▸ **Problem requirements**
Set down each line of the data below exactly.
▼▼▼
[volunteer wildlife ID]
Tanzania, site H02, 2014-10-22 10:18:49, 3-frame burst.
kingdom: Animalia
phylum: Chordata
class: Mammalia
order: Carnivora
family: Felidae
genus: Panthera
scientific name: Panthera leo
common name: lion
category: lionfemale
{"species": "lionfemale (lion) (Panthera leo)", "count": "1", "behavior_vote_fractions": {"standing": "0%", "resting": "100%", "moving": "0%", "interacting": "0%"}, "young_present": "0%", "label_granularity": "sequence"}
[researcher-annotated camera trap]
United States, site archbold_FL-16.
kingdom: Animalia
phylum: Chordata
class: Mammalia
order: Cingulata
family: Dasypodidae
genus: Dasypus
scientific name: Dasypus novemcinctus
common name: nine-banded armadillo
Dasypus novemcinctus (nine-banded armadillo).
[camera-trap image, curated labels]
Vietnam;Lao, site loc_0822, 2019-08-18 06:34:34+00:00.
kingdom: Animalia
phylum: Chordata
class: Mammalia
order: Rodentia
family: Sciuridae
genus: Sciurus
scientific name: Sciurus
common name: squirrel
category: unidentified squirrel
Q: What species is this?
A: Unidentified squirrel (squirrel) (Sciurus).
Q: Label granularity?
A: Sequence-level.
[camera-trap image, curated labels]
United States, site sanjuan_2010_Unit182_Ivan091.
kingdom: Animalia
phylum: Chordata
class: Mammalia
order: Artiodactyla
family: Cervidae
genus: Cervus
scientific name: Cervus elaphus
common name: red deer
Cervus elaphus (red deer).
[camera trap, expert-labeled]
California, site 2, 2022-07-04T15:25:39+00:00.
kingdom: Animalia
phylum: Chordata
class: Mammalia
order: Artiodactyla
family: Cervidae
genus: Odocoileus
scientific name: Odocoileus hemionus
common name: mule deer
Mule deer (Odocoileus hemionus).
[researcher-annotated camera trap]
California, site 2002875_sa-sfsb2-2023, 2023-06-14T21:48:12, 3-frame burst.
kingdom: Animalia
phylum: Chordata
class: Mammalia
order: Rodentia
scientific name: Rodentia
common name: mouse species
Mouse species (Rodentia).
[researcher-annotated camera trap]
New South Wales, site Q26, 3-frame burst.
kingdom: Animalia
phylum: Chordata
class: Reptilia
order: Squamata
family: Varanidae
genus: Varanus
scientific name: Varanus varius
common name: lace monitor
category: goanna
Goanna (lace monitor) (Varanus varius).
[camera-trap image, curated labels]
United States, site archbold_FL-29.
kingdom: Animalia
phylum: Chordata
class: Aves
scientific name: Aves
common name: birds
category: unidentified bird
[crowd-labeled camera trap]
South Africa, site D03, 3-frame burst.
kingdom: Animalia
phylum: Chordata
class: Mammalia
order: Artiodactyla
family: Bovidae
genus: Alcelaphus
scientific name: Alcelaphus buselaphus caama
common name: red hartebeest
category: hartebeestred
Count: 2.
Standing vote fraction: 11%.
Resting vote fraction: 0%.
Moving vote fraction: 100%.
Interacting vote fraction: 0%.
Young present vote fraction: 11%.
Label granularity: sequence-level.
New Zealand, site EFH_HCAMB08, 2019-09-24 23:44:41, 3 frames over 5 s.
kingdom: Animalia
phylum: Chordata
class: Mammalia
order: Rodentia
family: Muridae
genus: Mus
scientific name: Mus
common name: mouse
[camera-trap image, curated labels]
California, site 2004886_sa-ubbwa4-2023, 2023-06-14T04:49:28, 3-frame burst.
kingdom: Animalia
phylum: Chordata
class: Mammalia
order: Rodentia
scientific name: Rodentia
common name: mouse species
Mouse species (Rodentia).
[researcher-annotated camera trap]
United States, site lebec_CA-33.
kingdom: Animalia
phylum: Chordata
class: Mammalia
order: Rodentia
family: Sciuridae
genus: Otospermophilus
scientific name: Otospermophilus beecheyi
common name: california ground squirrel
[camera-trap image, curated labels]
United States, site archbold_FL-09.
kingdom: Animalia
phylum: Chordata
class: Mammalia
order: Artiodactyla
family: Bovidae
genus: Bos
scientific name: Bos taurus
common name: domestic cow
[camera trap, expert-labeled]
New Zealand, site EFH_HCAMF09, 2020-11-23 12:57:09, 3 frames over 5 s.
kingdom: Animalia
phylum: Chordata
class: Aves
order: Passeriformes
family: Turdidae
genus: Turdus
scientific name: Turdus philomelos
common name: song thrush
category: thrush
▲▲▲
▸ **Solution for this task**
[volunteer wildlife ID]
Tanzania, site H02, 2014-10-22 10:18:49, 3-frame burst.
kingdom: Animalia
phylum: Chordata
class: Mammalia
order: Carnivora
family: Felidae
genus: Panthera
scientific name: Panthera leo
common name: lion
category: lionfemale
{"species": "lionfemale (lion) (Panthera leo)", "count": "1", "behavior_vote_fractions": {"standing": "0%", "resting": "100%", "moving": "0%", "interacting": "0%"}, "young_present": "0%", "label_granularity": "sequence"}
[researcher-annotated camera trap]
United States, site archbold_FL-16.
kingdom: Animalia
phylum: Chordata
class: Mammalia
order: Cingulata
family: Dasypodidae
genus: Dasypus
scientific name: Dasypus novemcinctus
common name: nine-banded armadillo
Dasypus novemcinctus (nine-banded armadillo).
[camera-trap image, curated labels]
Vietnam;Lao, site loc_0822, 2019-08-18 06:34:34+00:00.
kingdom: Animalia
phylum: Chordata
class: Mammalia
order: Rodentia
family: Sciuridae
genus: Sciurus
scientific name: Sciurus
common name: squirrel
category: unidentified squirrel
Q: What species is this?
A: Unidentified squirrel (squirrel) (Sciurus).
Q: Label granularity?
A: Sequence-level.
[camera-trap image, curated labels]
United States, site sanjuan_2010_Unit182_Ivan091.
kingdom: Animalia
phylum: Chordata
class: Mammalia
order: Artiodactyla
family: Cervidae
genus: Cervus
scientific name: Cervus elaphus
common name: red deer
Cervus elaphus (red deer).
[camera trap, expert-labeled]
California, site 2, 2022-07-04T15:25:39+00:00.
kingdom: Animalia
phylum: Chordata
class: Mammalia
order: Artiodactyla
family: Cervidae
genus: Odocoileus
scientific name: Odocoileus hemionus
common name: mule deer
Mule deer (Odocoileus hemionus).
[researcher-annotated camera trap]
California, site 2002875_sa-sfsb2-2023, 2023-06-14T21:48:12, 3-frame burst.
kingdom: Animalia
phylum: Chordata
class: Mammalia
order: Rodentia
scientific name: Rodentia
common name: mouse species
Mouse species (Rodentia).
[researcher-annotated camera trap]
New South Wales, site Q26, 3-frame burst.
kingdom: Animalia
phylum: Chordata
class: Reptilia
order: Squamata
family: Varanidae
genus: Varanus
scientific name: Varanus varius
common name: lace monitor
category: goanna
Goanna (lace monitor) (Varanus varius).
[camera-trap image, curated labels]
United States, site archbold_FL-29.
kingdom: Animalia
phylum: Chordata
class: Aves
scientific name: Aves
common name: birds
category: unidentified bird
[crowd-labeled camera trap]
South Africa, site D03, 3-frame burst.
kingdom: Animalia
phylum: Chordata
class: Mammalia
order: Artiodactyla
family: Bovidae
genus: Alcelaphus
scientific name: Alcelaphus buselaphus caama
common name: red hartebeest
category: hartebeestred
Count: 2.
Standing vote fraction: 11%.
Resting vote fraction: 0%.
Moving vote fraction: 100%.
Interacting vote fraction: 0%.
Young present vote fraction: 11%.
Label granularity: sequence-level.
New Zealand, site EFH_HCAMB08, 2019-09-24 23:44:41, 3 frames over 5 s.
kingdom: Animalia
phylum: Chordata
class: Mammalia
order: Rodentia
family: Muridae
genus: Mus
scientific name: Mus
common name: mouse
[camera-trap image, curated labels]
California, site 2004886_sa-ubbwa4-2023, 2023-06-14T04:49:28, 3-frame burst.
kingdom: Animalia
phylum: Chordata
class: Mammalia
order: Rodentia
scientific name: Rodentia
common name: mouse species
Mouse species (Rodentia).
[researcher-annotated camera trap]
United States, site lebec_CA-33.
kingdom: Animalia
phylum: Chordata
class: Mammalia
order: Rodentia
family: Sciuridae
genus: Otospermophilus
scientific name: Otospermophilus beecheyi
common name: california ground squirrel
[camera-trap image, curated labels]
United States, site archbold_FL-09.
kingdom: Animalia
phylum: Chordata
class: Mammalia
order: Artiodactyla
family: Bovidae
genus: Bos
scientific name: Bos taurus
common name: domestic cow
[camera trap, expert-labeled]
New Zealand, site EFH_HCAMF09, 2020-11-23 12:57:09, 3 frames over 5 s.
kingdom: Animalia
phylum: Chordata
class: Aves
order: Passeriformes
family: Turdidae
genus: Turdus
scientific name: Turdus philomelos
common name: song thrush
category: thrush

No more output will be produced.